The Public Utility Commission (PUC) of Texas’ has implemented a requirement that utility providers provide redundancy for Advanced Metering System (AMS) and Market Operations applications in the event that the utility’s primary data center becomes inoperable. In response, a Fortune 500 utility company established an Enterprise disaster recovery implementation program committed to enabling a solution that would ensure fewer than 59 minutes of downtime.
The company quickly realized that its existing data center was significantly underprepared for integration into a multi-data center environment. Not only did a second data center need to be created to mirror the first, but the first needed to be completely upgraded to allow for new capabilities including storage, network, security and platform improvements.
The creation of a second data center created other challenges within the IT organization as a whole: First, the company would have to staff and maintain two data centers, and second, the company would need to be capable of shifting all operations to the secondary data center in the event of disaster. These challenges meant introducing new technologies, new processes, and new responsibilities to the IT team.
The company engaged Sendero to manage the entire life cycle of this program. The effort started with the building of the second data center facility, and ended with delivering the final product that enabled applications to be orchestrated and moved between data centers. The solution had to meet the Recovery Time Objective (RTO) of 59 minutes. Working with the company’s stakeholders to manage the software, hardware, and infrastructure technology, Sendero actively led project cutovers, documentation gathering efforts, and strategic planning sessions to ensure an effective solution.
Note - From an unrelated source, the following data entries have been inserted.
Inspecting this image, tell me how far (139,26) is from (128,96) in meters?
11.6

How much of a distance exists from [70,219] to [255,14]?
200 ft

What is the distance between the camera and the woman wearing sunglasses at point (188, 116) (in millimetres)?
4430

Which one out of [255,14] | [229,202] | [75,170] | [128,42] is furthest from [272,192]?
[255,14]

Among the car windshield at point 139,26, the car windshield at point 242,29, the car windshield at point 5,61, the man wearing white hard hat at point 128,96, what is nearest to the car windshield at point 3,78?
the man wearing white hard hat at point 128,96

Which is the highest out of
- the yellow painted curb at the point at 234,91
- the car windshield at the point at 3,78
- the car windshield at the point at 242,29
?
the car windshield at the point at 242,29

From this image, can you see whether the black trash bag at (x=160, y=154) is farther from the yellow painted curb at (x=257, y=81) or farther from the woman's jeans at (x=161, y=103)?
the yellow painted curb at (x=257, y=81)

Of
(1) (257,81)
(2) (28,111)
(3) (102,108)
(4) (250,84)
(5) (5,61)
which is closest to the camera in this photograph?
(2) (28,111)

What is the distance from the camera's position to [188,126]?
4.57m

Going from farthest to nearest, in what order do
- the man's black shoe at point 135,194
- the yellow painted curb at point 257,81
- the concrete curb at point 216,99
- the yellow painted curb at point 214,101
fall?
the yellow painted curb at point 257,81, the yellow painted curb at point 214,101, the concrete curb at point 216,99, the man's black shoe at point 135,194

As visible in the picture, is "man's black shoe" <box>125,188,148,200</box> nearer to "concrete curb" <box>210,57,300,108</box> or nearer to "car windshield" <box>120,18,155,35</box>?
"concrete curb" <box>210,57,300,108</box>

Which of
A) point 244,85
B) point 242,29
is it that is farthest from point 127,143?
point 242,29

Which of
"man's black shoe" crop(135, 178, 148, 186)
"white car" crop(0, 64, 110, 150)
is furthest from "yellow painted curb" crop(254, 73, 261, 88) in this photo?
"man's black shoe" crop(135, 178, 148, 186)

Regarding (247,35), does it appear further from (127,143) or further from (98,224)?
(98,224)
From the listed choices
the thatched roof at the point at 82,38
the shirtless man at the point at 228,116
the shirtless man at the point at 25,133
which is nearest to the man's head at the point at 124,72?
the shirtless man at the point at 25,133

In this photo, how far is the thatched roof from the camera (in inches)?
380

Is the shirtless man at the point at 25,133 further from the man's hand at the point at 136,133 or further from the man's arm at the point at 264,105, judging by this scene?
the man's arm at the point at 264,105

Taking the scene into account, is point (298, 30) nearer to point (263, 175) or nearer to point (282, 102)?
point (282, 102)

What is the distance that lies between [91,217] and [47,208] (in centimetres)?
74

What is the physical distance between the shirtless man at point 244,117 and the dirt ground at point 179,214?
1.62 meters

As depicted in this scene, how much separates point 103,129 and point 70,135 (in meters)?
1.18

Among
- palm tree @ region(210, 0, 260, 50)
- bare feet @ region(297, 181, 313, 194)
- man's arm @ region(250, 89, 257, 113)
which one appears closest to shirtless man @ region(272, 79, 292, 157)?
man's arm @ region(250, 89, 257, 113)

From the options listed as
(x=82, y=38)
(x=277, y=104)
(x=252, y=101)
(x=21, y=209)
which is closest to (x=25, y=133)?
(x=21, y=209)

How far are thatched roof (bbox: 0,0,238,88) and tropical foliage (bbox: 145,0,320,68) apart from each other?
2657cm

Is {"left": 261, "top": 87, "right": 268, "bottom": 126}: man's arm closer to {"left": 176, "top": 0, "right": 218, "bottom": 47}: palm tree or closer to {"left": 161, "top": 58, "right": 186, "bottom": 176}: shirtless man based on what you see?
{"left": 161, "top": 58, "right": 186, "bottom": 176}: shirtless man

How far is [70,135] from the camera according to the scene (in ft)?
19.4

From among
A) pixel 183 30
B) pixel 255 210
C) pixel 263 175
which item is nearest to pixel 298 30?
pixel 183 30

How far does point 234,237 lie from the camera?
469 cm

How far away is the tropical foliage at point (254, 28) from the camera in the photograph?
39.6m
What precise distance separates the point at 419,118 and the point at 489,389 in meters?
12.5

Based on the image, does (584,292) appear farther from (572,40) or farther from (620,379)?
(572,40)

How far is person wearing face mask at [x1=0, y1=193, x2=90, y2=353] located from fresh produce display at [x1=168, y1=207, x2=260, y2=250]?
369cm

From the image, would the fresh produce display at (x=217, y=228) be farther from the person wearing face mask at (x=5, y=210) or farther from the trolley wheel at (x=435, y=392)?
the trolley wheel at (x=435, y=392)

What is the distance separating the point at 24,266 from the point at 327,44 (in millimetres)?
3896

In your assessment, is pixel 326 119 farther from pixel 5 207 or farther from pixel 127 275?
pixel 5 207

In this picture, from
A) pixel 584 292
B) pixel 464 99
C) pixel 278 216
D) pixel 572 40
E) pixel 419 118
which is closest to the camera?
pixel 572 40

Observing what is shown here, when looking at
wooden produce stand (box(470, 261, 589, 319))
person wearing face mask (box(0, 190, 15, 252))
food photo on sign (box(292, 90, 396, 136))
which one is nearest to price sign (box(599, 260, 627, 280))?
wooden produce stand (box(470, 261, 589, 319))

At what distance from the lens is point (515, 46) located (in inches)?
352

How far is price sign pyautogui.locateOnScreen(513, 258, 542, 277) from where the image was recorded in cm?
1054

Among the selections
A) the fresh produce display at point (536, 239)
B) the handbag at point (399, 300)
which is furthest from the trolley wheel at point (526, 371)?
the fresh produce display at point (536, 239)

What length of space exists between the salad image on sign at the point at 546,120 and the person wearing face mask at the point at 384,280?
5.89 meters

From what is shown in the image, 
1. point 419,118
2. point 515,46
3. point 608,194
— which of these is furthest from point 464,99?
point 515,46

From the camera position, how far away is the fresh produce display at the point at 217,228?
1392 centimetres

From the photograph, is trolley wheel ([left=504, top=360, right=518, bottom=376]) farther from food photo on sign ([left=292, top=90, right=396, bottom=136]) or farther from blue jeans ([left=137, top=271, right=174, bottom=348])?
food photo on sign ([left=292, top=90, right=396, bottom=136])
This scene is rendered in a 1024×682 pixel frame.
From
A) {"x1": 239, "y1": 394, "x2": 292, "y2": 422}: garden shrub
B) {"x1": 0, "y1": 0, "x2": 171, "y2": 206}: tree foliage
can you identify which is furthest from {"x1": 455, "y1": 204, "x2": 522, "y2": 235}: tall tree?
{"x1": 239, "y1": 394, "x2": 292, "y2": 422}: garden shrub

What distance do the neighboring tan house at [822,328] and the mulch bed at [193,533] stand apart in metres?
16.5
Sendero led many change management efforts including training, demonstrations, knowledge transfer sessions, and documentation buildout. To ensure the IT organization had a lasting artifact it could reference to understand the Disaster Recovery solution, Sendero created a single document that detailed the step-by-step processes to follow in the event of a disaster, specific to the roles within the IT organization. The documentation also covered the application and infrastructure steps required to ensure minimal downtime during the failover process. This playbook provided each IT group with an understanding of how the groups were interrelated, with references to detailed vendor and project documentation.
Sendero’s team actively led project cutovers, documentation gathering efforts, and strategic planning sessions to ensure a quality and effective solution.
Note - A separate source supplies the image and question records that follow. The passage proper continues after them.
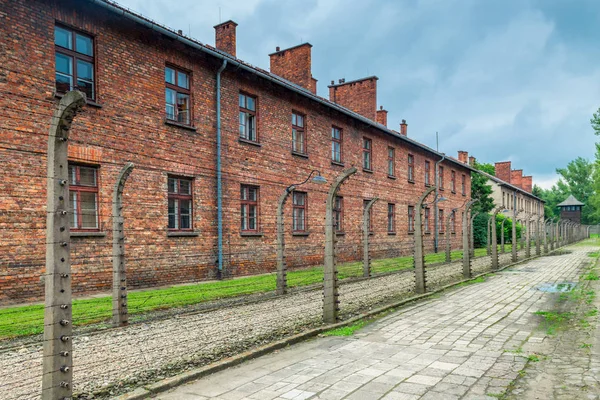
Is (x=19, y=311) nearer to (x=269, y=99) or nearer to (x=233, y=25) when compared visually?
(x=269, y=99)

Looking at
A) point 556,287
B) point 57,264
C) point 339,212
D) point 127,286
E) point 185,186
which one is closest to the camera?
point 57,264

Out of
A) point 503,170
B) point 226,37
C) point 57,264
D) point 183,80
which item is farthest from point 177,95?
point 503,170

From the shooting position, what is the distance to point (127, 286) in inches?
468

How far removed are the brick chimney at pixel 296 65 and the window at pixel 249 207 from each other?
369 inches

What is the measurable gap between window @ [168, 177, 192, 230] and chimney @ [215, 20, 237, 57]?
25.0 ft

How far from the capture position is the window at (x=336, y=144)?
21891mm

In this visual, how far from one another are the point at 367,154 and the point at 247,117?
9.73m

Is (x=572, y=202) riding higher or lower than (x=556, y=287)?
higher

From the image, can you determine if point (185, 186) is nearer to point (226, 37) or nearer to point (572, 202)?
point (226, 37)

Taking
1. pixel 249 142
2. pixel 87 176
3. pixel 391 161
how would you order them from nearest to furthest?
pixel 87 176 → pixel 249 142 → pixel 391 161

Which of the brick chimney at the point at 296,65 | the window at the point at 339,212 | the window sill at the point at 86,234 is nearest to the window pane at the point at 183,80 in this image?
the window sill at the point at 86,234

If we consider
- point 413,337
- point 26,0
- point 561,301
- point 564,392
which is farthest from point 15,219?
point 561,301

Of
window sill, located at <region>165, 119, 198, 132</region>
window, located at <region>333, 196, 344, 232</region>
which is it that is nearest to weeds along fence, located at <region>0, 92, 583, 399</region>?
window sill, located at <region>165, 119, 198, 132</region>

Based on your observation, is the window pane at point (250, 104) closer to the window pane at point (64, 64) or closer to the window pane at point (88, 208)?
the window pane at point (64, 64)
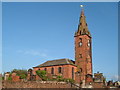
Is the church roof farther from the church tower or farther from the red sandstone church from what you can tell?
the church tower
Sendero drove this project to completion with minimal downtime and critical issues
- Implementation of the DR solution, which allowed for the successful migration of AMS applications between two data centers, was completed by the original commitment date.
- The IT Operations organization was aligned with the PMO methodology to ensure quality delivery, vendor accountability, and consistent communication across the IT Operations organization for all future IT projects.
- The Operational Readiness and Assurance effort successfully completed and handed over the Geographical High Availability Playbook, which served as a detailed, cross-functional operations manual to execute the DR solution for director through system administrator audiences.
In addition to achieving the 59-minute availability requirement, the solution provided the following benefits:
- Reduced backup and recovery times (with the rollout of a new backup solution)
- Integrated operating systems with Active Directory for centralized management of all accounts
- Automated support with scripts to start, stop, monitor, and clean each application
All DR-enabled systems were validated for end-to-end integration (regardless of the data center in which the application resided), and server automation was implemented for future projects using virtualization capabilities at both data centers.